In particular, I feel that Poetry doesn't handle extension modules particularly well. There is SPIN which much of the scientific Python ecosystem seems to be standardising on, however this would require a complete rewrite of CyNetDiff's infrastructure.
A simple description is that this package is a faster version of ndlib.
If you're going to make claims that it's faster, it would be great to show it. I think this should be required if you make performance claims.
While this is noble, I think a unified approach to building will be hard
Fair! i was thinking of it as a starting point for a more general guide, but let's leave that aside so we don't muddy this review :) Moved that over here: pyOpenSci/python-package-guide#422
I think this should be required if you make performance claims.
Agreed that we should be able to show a benchmark to claim this. @eliotwrobson to answer your earlier question, yes this would be for the pyos website, where ideally the goal is that we build out the website so that it's possible to see a package and its 'neighbors,' "the family of tools that do things like x," and much like how open reviews on eLife allow readers to know the context of a paper and how people in that field think of it, it would be great (but not required) to provide that same context for software. "why this and not that? etc." If benchmarks are not in reach at the moment, a simple "see also: ndlib" would be fine
For the benchmark, some light benchmarks are included in this example notebook: https://github.com/eliotwrobson/CyNetDiff/blob/main/examples/visualizations.ipynb
I'm not sure if there's a more standard way of doing this? We also include some discussion of these benchmarks in our paper: https://www.vldb.org/pvldb/vol17/p4409-umrawal.pdf
Regarding building, although changing / documenting something to work with Poetry is probably not the most productive given what others have said, I think having some example related to this in the packaging guide would be extremely useful. I had a very hard time even figuring out how to get started writing a package that used Cython, and this would be extremely useful to me on another project I want to get started on before too long.
If you have published benchmarks already, then that's good enough for me for a claim like that - we can just cite them :)
Also am i reading this right, that an identical operation took 14s with ndlib and 0.067s with cynetdiff? that's.... certainly a perf improvement. well done.
Also i forgot to say earlier, i was asking for a context statement for the website but i also generally (i.e. outside of the purposes of the review) think they are good to have in documentation. If you think you've improved on something, I don't think it's disrespectful to compare yourself to it esp on something objective like 'the time it takes to perform an identical operation,' and it's helpful to everyone to have better linking between what's out there. One example i love is how the first two sections of the dask dataframes 'best practices' page are "use pandas" (and then clarifications about when you would want to use dask)
For the benchmark, some light benchmarks are included in this example notebook: https://github.com/eliotwrobson/CyNetDiff/blob/main/examples/visualizations.ipynb
I'm happy with the benchmarks as-is, for the purpose of a formal review, I think there is room for improvement.
━━━━━━━━━━
# [DIRECTIVE 1]
In the package review discussion, what is the package described as a faster version of?

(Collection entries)
━━━━━━━━━━
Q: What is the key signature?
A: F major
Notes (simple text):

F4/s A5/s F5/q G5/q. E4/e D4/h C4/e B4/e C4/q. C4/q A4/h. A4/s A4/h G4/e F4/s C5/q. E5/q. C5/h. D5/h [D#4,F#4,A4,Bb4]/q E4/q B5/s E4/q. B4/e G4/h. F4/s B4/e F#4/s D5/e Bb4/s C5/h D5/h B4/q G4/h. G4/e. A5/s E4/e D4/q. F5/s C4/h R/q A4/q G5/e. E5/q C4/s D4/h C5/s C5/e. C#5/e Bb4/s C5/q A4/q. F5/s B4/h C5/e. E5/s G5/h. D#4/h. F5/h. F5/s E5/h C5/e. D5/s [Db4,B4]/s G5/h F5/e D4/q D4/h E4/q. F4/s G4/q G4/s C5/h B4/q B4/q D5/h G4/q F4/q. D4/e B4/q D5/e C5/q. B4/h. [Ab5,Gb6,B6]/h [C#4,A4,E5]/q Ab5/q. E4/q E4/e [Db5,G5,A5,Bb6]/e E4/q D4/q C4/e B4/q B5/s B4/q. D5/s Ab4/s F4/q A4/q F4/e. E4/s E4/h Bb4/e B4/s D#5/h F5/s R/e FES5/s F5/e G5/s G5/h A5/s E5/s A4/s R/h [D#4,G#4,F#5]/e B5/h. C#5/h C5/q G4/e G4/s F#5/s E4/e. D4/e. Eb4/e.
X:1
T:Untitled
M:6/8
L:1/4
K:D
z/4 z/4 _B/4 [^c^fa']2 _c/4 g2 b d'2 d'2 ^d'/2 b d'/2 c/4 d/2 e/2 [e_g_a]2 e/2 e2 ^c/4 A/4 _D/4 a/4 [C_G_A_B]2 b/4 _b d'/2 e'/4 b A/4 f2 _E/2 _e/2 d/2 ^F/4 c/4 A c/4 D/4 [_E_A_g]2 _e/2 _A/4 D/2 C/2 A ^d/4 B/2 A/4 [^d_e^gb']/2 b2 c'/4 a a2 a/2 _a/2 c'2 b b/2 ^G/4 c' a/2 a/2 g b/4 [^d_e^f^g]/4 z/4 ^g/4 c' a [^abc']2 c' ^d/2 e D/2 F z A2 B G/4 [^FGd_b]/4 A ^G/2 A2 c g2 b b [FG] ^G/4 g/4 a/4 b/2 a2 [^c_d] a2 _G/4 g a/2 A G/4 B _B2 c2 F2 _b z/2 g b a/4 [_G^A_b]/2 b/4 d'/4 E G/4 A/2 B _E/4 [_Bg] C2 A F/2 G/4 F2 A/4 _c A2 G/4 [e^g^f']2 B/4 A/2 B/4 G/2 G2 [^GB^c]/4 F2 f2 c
━━━━━━━━━━
# [DIRECTIVE 2]
Copy out the rows exactly, starting at the line that contains "F4/s A5/s F5/q" and ending at the last line of the rows.

# [FINAL RESULT 1]
It is described as a faster version of ndlib.

# [FINAL RESULT 2]
F4/s A5/s F5/q G5/q. E4/e D4/h C4/e B4/e C4/q. C4/q A4/h. A4/s A4/h G4/e F4/s C5/q. E5/q. C5/h. D5/h [D#4,F#4,A4,Bb4]/q E4/q B5/s E4/q. B4/e G4/h. F4/s B4/e F#4/s D5/e Bb4/s C5/h D5/h B4/q G4/h. G4/e. A5/s E4/e D4/q. F5/s C4/h R/q A4/q G5/e. E5/q C4/s D4/h C5/s C5/e. C#5/e Bb4/s C5/q A4/q. F5/s B4/h C5/e. E5/s G5/h. D#4/h. F5/h. F5/s E5/h C5/e. D5/s [Db4,B4]/s G5/h F5/e D4/q D4/h E4/q. F4/s G4/q G4/s C5/h B4/q B4/q D5/h G4/q F4/q. D4/e B4/q D5/e C5/q. B4/h. [Ab5,Gb6,B6]/h [C#4,A4,E5]/q Ab5/q. E4/q E4/e [Db5,G5,A5,Bb6]/e E4/q D4/q C4/e B4/q B5/s B4/q. D5/s Ab4/s F4/q A4/q F4/e. E4/s E4/h Bb4/e B4/s D#5/h F5/s R/e FES5/s F5/e G5/s G5/h A5/s E5/s A4/s R/h [D#4,G#4,F#5]/e B5/h. C#5/h C5/q G4/e G4/s F#5/s E4/e. D4/e. Eb4/e.
X:1
T:Untitled
M:6/8
L:1/4
K:D
z/4 z/4 _B/4 [^c^fa']2 _c/4 g2 b d'2 d'2 ^d'/2 b d'/2 c/4 d/2 e/2 [e_g_a]2 e/2 e2 ^c/4 A/4 _D/4 a/4 [C_G_A_B]2 b/4 _b d'/2 e'/4 b A/4 f2 _E/2 _e/2 d/2 ^F/4 c/4 A c/4 D/4 [_E_A_g]2 _e/2 _A/4 D/2 C/2 A ^d/4 B/2 A/4 [^d_e^gb']/2 b2 c'/4 a a2 a/2 _a/2 c'2 b b/2 ^G/4 c' a/2 a/2 g b/4 [^d_e^f^g]/4 z/4 ^g/4 c' a [^abc']2 c' ^d/2 e D/2 F z A2 B G/4 [^FGd_b]/4 A ^G/2 A2 c g2 b b [FG] ^G/4 g/4 a/4 b/2 a2 [^c_d] a2 _G/4 g a/2 A G/4 B _B2 c2 F2 _b z/2 g b a/4 [_G^A_b]/2 b/4 d'/4 E G/4 A/2 B _E/4 [_Bg] C2 A F/2 G/4 F2 A/4 _c A2 G/4 [e^g^f']2 B/4 A/2 B/4 G/2 G2 [^GB^c]/4 F2 f2 c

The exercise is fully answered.